-- START Extract provided --

# Fairfield Palm Aire Royal Palm building damage question



## condor1087 (Sep 25, 2006)

I bought a fixed week in Sep 05 at Palm Aire on Ebay and was happy with the deal. Then of course came the Hurricane. I have yet to see what this unit looks like. I was about to plan my week for next winter when I find out they are still working on this building. Correct me if I am wrong but as I see it, you can build a whole subdivision in a year and a half, much less repair a single building. Doesn't Fairfield have a duty to repair this Asap as they are denying usage to paying customers? If they were underinsured as I have read that some resorts are at the FF group, they will have to fix the place and bill accessments at some point anyway, what are they waiting for? Or is it the POA running the repairs (which I understand is run by Fairfield too so what is the diff)? Are they haggling with insurance? I sure could use some advice on insight on this. Should I convert my week to points? How much to do that? What are they offering people for this inconvenience if anything? Thanks, Bob Condon


----------



## KenK (Sep 25, 2006)

Your sister resort is having the same problems.  Since Andy is following this closely, I think moving it to the Wyndham forum might be helpful for you to obtain more responses.

Meanwhile, I will ask for a listing of T/Ss still closed so we can make the other owners and exchangers aware of these 'closures'

I do believe they were placeing weeks and points owners in different Palm Aire buildings.

IMO (and most disagree), I would not give up my week ownership for points...the price is wrong...they should be paying you.

Check here:
http://www.tugbbs.com/forums/showthread.php?t=27369


----------



## Chica (Feb 10, 2007)

Hi Bob
I too own a unit in this tower and the last time I called Fairfield, they told the repairs were not done....

-- END Extract provided --

▶ _Exercise prompt_: Extend the forum thread on hurricane repairs to the Royal Palm building at Fairfield Palm Aire, beginning immediately after its last sentence.

-- START Recorded data --

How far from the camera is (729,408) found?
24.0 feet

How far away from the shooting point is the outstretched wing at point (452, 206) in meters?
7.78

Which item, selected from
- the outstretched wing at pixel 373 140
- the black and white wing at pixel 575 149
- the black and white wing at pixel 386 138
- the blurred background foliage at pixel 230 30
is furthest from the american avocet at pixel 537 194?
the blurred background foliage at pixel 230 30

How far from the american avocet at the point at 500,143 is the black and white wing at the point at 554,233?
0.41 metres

-- END Recorded data --
-- START Recorded data --

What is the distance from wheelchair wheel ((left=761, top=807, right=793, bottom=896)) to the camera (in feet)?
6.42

-- END Recorded data --
-- START Recorded data --

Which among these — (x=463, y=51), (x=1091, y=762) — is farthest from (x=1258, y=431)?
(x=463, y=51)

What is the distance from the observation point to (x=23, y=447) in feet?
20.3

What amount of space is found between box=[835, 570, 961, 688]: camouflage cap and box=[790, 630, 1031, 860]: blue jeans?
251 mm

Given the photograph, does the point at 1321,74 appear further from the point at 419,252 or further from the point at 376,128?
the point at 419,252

-- END Recorded data --

▶ _Expected answer_:
Did you hear anything and I wonder what we could do for compesention 
All they did was send me a certificate from RCI for a bonus week but this is worth nothing...
Chica


----------



## timeos2 (Feb 10, 2007)

*It will only cost you*



Chica said:


> Hi Bob
> I too own a unit in this tower and the last time I called Fairfield, they told the repairs were not done....
> Did you hear anything and I wonder what we could do for compesention
> All they did was send me a certificate from RCI for a bonus week but this is worth nothing...
> Chica



Talk of compensation makes no sense. Since any money needed for repairs or compensation would have to come from the owners all you'd be doing is raising your own fees to "pay" yourself back! People seem to feel that "someone" owes them when their property isn't usable. Unfortunately, just like your house if you own it, if you can't use your timeshare because of damage you simply lose that use and still owe the fees. The fees (and hopefully insurance) are what will get your property back up and functional again.    The real question is what are the damages and why aren't the buildings repaired over a year later? Unless they ran into code issues or structural damage it seems to dragging out far too long.


----------



## twlewis (Feb 15, 2007)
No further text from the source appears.